Onun için bu paket demokratikleşme değil bizatihi demokratikleşmeme paketidir.
Paketin hedefi AK Partililer dışında herkestir
AK Parti, bu paketle hak ve özgürlüklerini savunan herkesi hedef almaktadır. Görünürdeki hedef Kürtler olsa da, bu düzenlemelerin hedefi cemaattir, Alevilerdir, azınlıklardır, CHP’dir, HDP’dir. Kısaca AK Parti’ye siyaseten muhalif olan herkestir.
Mesela pakette yer alan Yargıtay Kanunu’ndaki değişiklik ile“Adli Yılın Açılışı”nın kaldırılması bile tek başına bu düzenlemelerin anlamını ve amacını yeterince açıklıyor.
Makulseniz yandınız…
Bu değişiklik önerilerini demokratikleşme adına savunmak, hele bunu söylerken de çözüm süreci konusunda ciddi adımlar atılacak demek yüzümüzde müstehzi bir gülümsemeye yol açıyor sadece. Ciddiye almakta zorlanıyoruz. Hem bunları hem de savunanları.
Mesela Şubat 2014’te yasalaşan 5. Yargı paketinde, aramaları zorlaştıran, “somut delil” şartına bağlayan, dinleme, izleme ve teknik takip, malvarlığına el koyma kararında, 3 hakimin oy birliği aranması koşulu yeni paketle kaldırılıyor. “Makul şüphe” yetiyor. Yani makulseniz yandınız.
Unutmayalım ki, Şubat 2014’de yasalaşan paket, 30 Eylül 2013’de açıklanmış ve çözüm sürecine katkı sunacak “demokratikleşme paketi” olarak dönemin Başbakanı Erdoğan tarafından kamuoyuna deklare edilmişti.

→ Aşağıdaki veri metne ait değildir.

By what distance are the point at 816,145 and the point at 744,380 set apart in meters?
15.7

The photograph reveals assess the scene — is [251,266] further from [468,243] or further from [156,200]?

Çözüm süreci mi dediniz, demeyin bence
Çözüm sürecinde kapsamında Kürt siyasi hareketi ve Türkiye’nin demokratikleştirilmesini isteyenler tarafından kaldırılması istenen TMK, yumuşatılması istenen TCK ve CMK, bu paketteki önerilerle daha da sertleşiyor.
Siz bu paketi yapanların, bir hak ve özgülük sorunu olan Kürt sorununu çözebileceğini, çözüm sürecini ilerletebileceğine inanabilir misiniz?
Hedef: Siyaseti sokağa itmek
Bütün bu değişikliklerin ve ileride olabilecek bu tür değişiklerin tek hedefi var; başta Meclis’te olan siyaset kurumları olan partileri ve Meclis’i yani yasamayı işlevsiz kılarak siyasetin alanının daraltmaktır.
Bu açıdan AK Parti, izlediği siyasetle bizatihi siyaseti yok etmektedir.
Siyasetin siyaseti, toplumsal talepleri yok etmesi, siyasete sokaktan başka seçenek bırakmamak anlamına gelir ki, AK Partinin hedefi de budur.
AK Parti, siyaseti sokağa iterek, sokağı marjinalize edip, toplumsal meşruiyetini algı yönetimiyle konsolide etmek istemektedir.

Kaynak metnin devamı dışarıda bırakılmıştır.